Einzig und allein die Feststellung Muellers hat Barr korrekt übermittelt. Trump und seine Wahlkampfhelfer haben bei ihren Kontakten mit den Russen keine Verbrechen begangenen. Bedeutet: Keine Verschwörung.
Im Bericht wird aber auch mit Nachdruck darauf hingewiesen, dass «Collusion» (übersetzt: Absprachen) keine rechtliche Definition kennt. Somit konnte Mueller auch keine Entscheidung über die Absprachen fällen, sondern nur über den Vorwurf der Verschwörung.
Absprachen hat es aber offensichtlich gegeben, wie der Report nun eindrücklich aufzeigt.

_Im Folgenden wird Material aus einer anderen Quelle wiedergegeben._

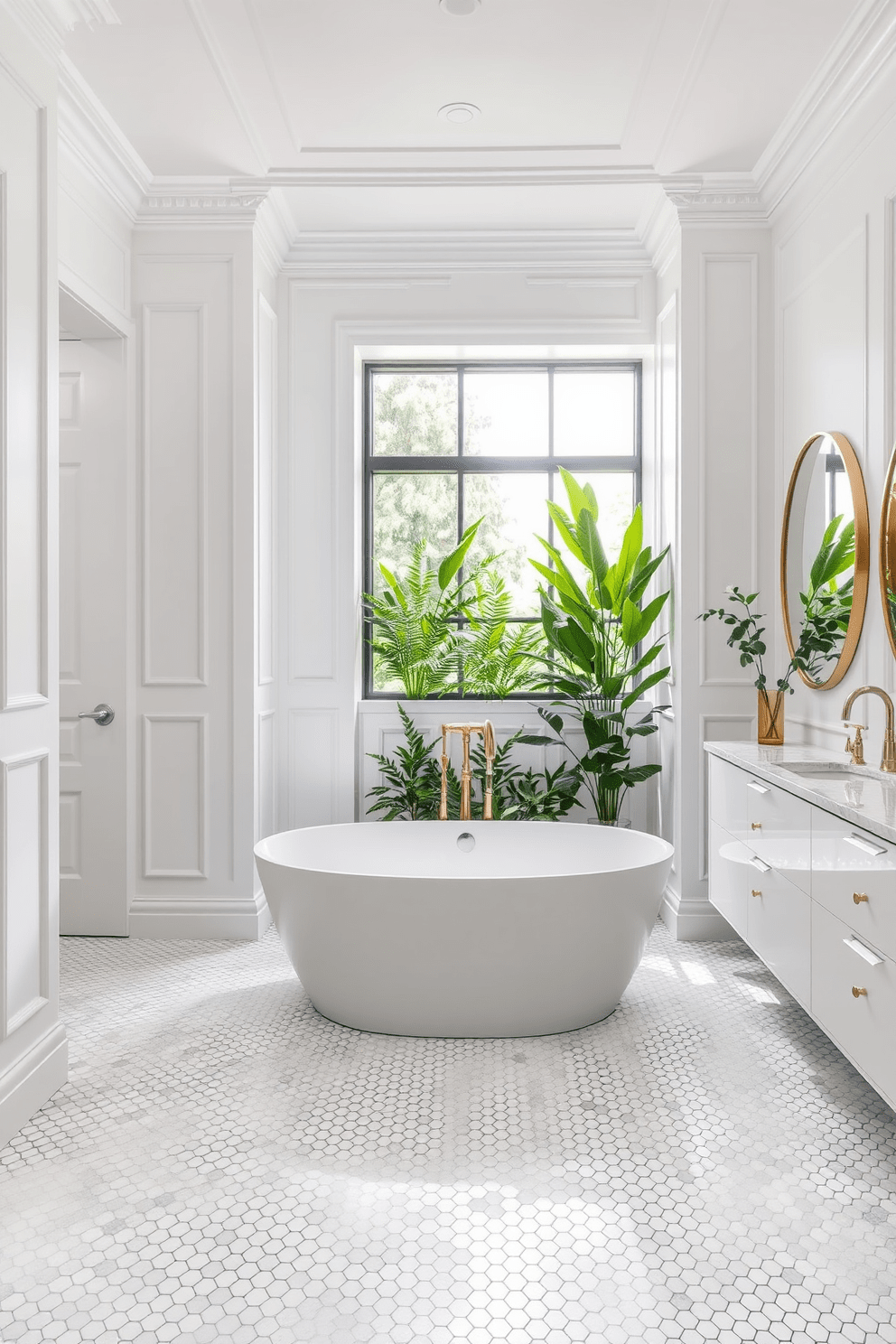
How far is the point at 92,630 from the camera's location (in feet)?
11.7

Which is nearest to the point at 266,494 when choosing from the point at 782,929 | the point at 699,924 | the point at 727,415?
the point at 727,415

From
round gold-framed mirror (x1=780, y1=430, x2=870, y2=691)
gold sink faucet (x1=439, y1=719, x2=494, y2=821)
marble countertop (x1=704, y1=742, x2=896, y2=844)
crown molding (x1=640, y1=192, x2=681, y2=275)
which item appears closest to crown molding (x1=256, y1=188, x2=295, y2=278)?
crown molding (x1=640, y1=192, x2=681, y2=275)

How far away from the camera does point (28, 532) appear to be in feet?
7.49

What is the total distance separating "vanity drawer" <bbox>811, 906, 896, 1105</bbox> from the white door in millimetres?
2548

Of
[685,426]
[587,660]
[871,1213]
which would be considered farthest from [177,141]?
[871,1213]

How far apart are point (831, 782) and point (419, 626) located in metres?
2.06

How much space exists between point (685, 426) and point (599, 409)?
0.91 metres

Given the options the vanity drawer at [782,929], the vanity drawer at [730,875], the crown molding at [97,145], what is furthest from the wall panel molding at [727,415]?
the crown molding at [97,145]

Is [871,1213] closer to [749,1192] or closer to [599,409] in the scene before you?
[749,1192]

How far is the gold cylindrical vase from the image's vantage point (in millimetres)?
3119

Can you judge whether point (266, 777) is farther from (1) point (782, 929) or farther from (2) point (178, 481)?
(1) point (782, 929)

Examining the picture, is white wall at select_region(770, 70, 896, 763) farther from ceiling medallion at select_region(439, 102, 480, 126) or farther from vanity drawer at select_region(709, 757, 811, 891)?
ceiling medallion at select_region(439, 102, 480, 126)

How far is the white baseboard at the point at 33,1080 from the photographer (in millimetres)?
2123

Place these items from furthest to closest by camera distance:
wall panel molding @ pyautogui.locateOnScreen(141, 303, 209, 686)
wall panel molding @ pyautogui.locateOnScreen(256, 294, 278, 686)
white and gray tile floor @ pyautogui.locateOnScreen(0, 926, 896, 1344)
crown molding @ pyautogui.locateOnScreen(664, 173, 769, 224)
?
wall panel molding @ pyautogui.locateOnScreen(256, 294, 278, 686) < wall panel molding @ pyautogui.locateOnScreen(141, 303, 209, 686) < crown molding @ pyautogui.locateOnScreen(664, 173, 769, 224) < white and gray tile floor @ pyautogui.locateOnScreen(0, 926, 896, 1344)
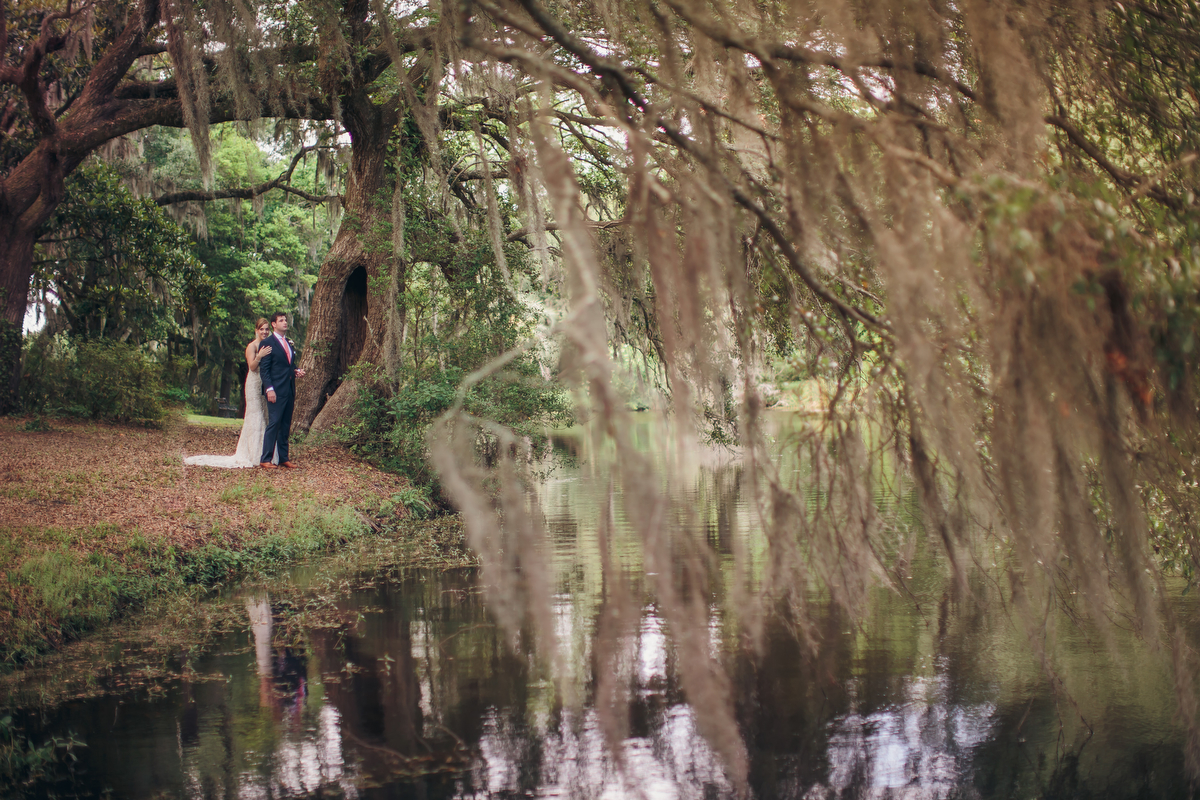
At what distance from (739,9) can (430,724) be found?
3.87m

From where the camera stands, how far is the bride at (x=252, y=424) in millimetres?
11328

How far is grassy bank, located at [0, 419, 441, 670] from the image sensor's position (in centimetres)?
629

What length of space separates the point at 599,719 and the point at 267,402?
9.77 meters

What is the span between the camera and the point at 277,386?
11352mm

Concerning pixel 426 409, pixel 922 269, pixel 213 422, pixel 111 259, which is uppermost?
pixel 111 259

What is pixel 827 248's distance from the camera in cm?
340

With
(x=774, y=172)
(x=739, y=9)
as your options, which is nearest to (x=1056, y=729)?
(x=774, y=172)

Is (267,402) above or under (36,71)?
under

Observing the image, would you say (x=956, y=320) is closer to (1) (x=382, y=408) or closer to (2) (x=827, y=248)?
(2) (x=827, y=248)

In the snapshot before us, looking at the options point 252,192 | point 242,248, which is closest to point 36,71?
point 252,192

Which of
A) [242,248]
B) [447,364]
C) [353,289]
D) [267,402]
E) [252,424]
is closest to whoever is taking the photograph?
[252,424]

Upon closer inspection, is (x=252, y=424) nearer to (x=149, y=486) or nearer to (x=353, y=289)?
(x=149, y=486)

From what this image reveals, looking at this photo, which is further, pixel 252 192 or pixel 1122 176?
pixel 252 192

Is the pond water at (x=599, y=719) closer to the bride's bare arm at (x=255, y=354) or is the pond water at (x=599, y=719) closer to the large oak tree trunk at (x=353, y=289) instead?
the bride's bare arm at (x=255, y=354)
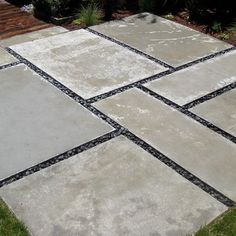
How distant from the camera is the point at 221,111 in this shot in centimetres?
478

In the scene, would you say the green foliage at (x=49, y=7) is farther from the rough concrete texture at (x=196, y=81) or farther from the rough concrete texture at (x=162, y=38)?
the rough concrete texture at (x=196, y=81)

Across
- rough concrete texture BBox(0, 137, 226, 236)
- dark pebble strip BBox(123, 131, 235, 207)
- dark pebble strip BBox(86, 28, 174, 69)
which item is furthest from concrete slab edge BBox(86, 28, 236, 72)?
rough concrete texture BBox(0, 137, 226, 236)

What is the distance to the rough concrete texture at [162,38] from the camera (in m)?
6.13

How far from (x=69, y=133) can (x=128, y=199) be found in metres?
1.11

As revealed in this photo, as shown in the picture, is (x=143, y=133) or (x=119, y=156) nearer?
(x=119, y=156)

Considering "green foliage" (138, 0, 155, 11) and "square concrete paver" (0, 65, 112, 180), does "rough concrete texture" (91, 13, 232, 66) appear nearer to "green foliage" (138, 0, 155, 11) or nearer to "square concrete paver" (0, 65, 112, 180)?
"green foliage" (138, 0, 155, 11)

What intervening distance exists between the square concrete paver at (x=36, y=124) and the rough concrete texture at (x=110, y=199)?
0.83ft

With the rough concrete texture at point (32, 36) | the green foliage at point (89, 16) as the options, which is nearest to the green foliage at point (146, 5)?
the green foliage at point (89, 16)

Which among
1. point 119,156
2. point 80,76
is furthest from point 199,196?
point 80,76

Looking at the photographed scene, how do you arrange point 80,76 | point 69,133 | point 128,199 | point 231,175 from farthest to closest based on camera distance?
point 80,76
point 69,133
point 231,175
point 128,199

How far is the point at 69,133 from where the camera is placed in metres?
4.34

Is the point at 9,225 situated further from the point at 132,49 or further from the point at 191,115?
the point at 132,49

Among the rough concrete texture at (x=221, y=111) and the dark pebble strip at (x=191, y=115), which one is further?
the rough concrete texture at (x=221, y=111)

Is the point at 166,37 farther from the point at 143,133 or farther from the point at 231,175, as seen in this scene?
the point at 231,175
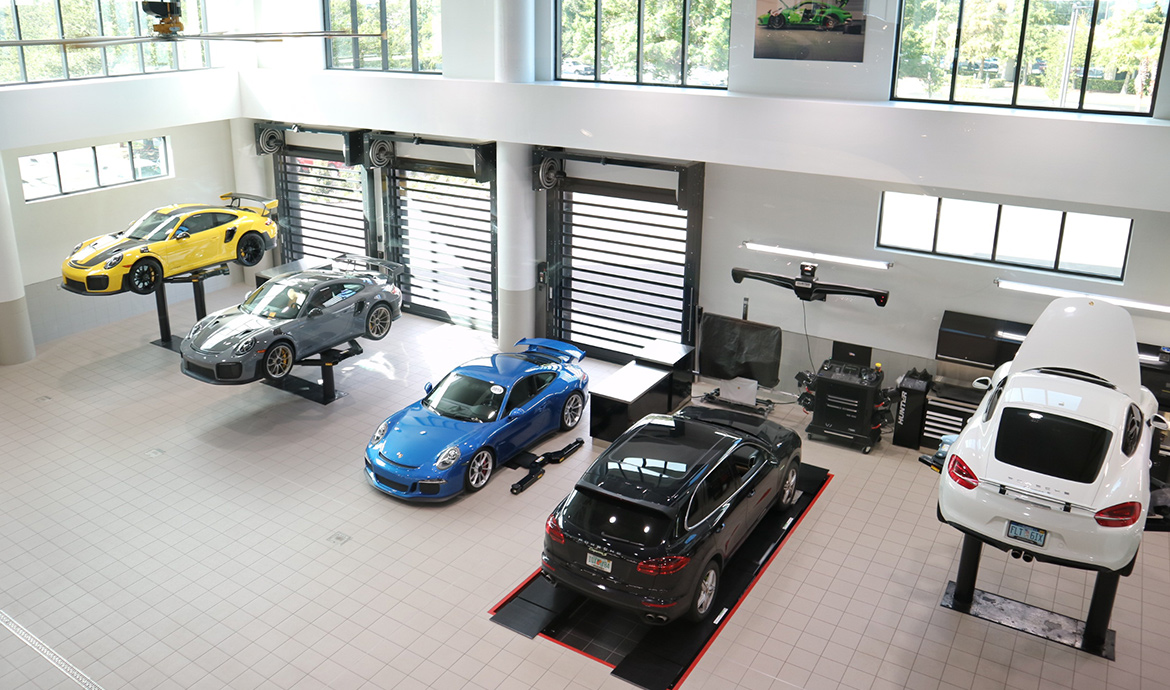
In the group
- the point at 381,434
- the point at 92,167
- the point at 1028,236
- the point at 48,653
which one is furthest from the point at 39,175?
the point at 1028,236

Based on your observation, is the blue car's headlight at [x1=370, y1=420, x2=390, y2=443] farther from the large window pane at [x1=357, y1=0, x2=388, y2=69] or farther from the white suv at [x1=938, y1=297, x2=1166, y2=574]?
the large window pane at [x1=357, y1=0, x2=388, y2=69]

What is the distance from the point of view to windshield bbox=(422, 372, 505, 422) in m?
11.3

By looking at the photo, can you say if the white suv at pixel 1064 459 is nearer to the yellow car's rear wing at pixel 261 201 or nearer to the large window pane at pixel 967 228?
the large window pane at pixel 967 228

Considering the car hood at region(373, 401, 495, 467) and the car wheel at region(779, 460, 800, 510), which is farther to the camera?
the car hood at region(373, 401, 495, 467)

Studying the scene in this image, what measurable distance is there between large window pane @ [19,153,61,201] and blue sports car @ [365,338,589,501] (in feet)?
26.9

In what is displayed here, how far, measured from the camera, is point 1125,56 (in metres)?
10.3

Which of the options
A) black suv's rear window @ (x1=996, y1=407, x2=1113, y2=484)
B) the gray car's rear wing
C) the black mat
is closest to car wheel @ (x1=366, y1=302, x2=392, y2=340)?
the gray car's rear wing

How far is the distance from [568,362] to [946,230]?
5.38 meters

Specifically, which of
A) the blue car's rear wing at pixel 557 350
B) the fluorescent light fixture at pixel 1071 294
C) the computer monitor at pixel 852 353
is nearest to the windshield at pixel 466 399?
the blue car's rear wing at pixel 557 350

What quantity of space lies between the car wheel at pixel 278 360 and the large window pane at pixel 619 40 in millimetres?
6164

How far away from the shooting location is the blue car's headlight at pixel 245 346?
40.2 feet

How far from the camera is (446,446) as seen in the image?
10648 millimetres

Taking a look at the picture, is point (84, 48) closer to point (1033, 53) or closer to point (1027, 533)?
point (1033, 53)

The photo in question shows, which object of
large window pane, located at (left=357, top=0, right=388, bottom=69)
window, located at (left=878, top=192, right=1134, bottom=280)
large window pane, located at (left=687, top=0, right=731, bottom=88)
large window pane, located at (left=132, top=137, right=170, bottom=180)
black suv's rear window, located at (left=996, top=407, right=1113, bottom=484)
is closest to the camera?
black suv's rear window, located at (left=996, top=407, right=1113, bottom=484)
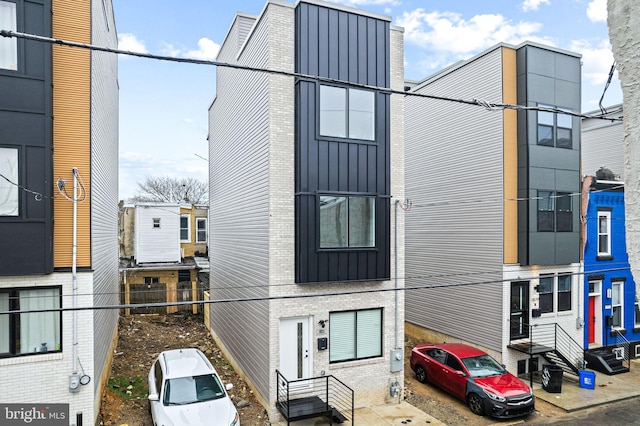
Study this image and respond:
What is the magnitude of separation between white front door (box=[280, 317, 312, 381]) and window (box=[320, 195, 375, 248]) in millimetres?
2157

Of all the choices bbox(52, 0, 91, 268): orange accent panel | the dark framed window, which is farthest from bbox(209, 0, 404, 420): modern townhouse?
the dark framed window

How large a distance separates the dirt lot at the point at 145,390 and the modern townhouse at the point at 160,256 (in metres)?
3.13

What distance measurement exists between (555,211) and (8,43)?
649 inches

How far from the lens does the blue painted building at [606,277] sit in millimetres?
17438

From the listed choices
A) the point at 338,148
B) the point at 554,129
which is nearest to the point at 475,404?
the point at 338,148

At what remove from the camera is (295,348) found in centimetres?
1213

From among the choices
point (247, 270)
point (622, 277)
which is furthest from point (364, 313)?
point (622, 277)

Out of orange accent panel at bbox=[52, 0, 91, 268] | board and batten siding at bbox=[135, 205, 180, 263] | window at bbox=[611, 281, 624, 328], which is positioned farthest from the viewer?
board and batten siding at bbox=[135, 205, 180, 263]

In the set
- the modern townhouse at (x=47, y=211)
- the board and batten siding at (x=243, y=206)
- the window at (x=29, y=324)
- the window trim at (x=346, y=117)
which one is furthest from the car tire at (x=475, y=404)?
the window at (x=29, y=324)

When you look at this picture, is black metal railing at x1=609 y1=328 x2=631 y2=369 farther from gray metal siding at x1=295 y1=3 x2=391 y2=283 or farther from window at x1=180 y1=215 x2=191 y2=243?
window at x1=180 y1=215 x2=191 y2=243

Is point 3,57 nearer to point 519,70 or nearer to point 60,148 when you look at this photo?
point 60,148

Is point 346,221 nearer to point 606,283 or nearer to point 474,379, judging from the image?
point 474,379

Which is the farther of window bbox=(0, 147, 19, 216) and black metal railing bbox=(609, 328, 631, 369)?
black metal railing bbox=(609, 328, 631, 369)

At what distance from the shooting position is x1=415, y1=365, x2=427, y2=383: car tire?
14.9 meters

So wollte Trump die Russland-Untersuchung sabotieren
Ebenso explosiv ist der zweite Teil des Berichts, der den Vorwurf der Justizbehinderung durch den Präsidenten behandelt. Hier kristallisiert sich das Fehlverhalten des Justizministers klar heraus.
Fakt ist: Robert Mueller beschuldigt Trump nicht, die Justiz behindert zu haben. Er spricht ihn aber auch nicht vom Vorwurf frei. Das hat Mitte März William Barr in seiner Zusammenfassung des Reports im Alleingang getan – und zwar zu Unrecht.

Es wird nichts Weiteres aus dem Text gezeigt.